* **Data block**:

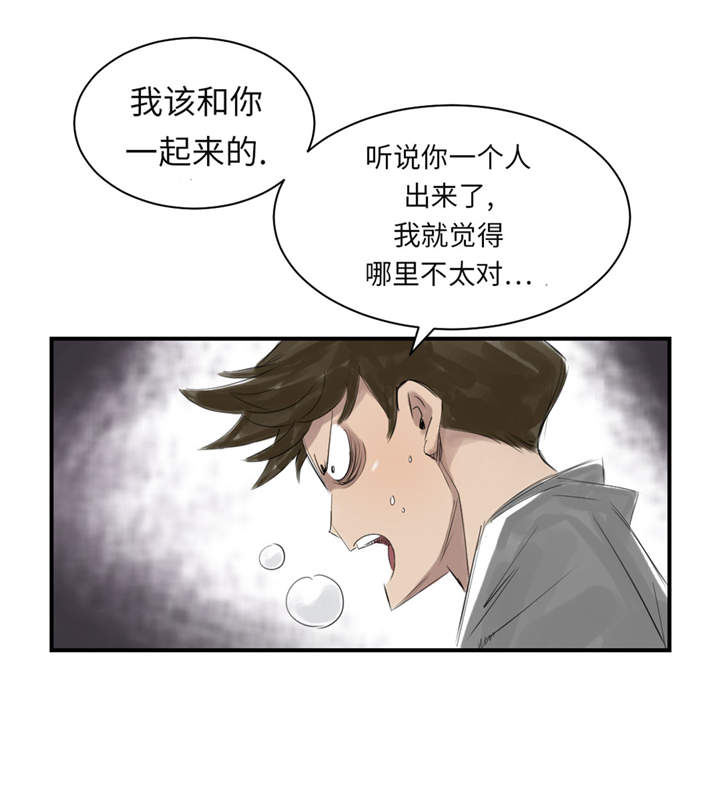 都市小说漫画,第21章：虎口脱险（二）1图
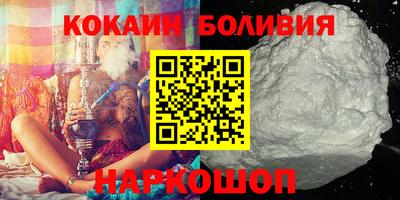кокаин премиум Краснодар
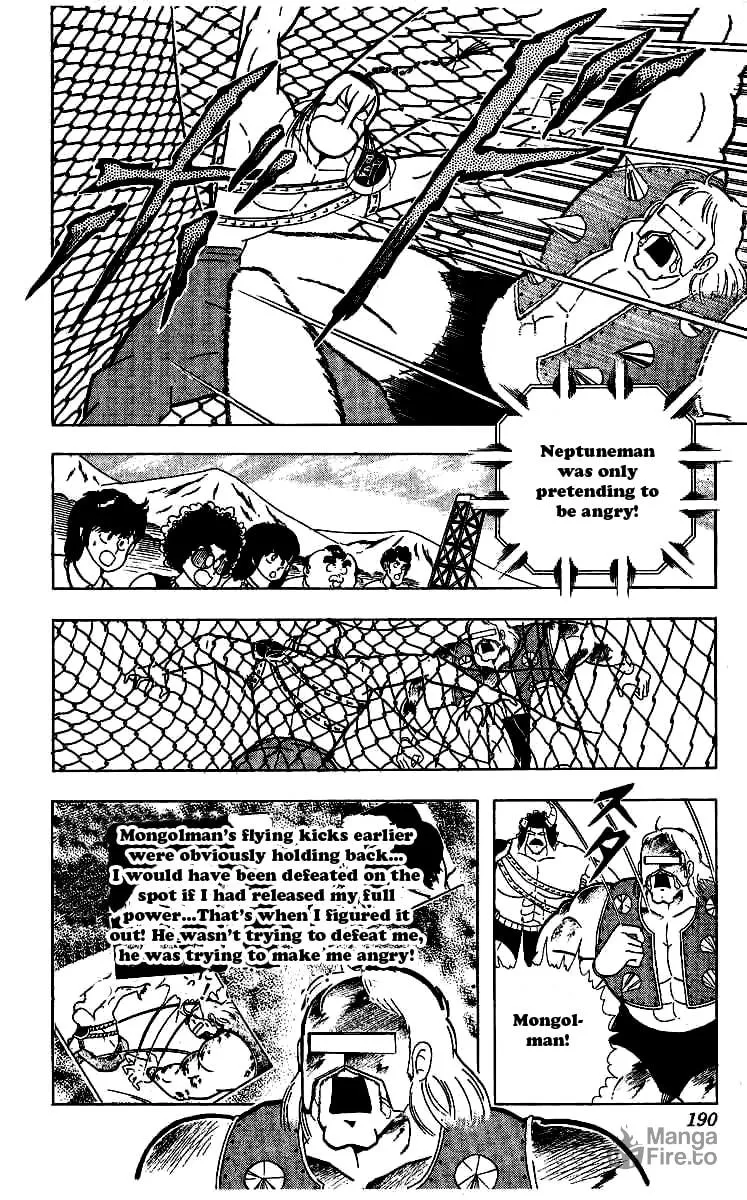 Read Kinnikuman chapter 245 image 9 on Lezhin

* **What you need to do**: In the reply, every line of the material above is to be reproduced verbatim, and the images are to be left out.

* **Answer to this task**:
 都市小说漫画,第21章：虎口脱险（二）1图
кокаин премиум Краснодар
 Read Kinnikuman chapter 245 image 9 on Lezhin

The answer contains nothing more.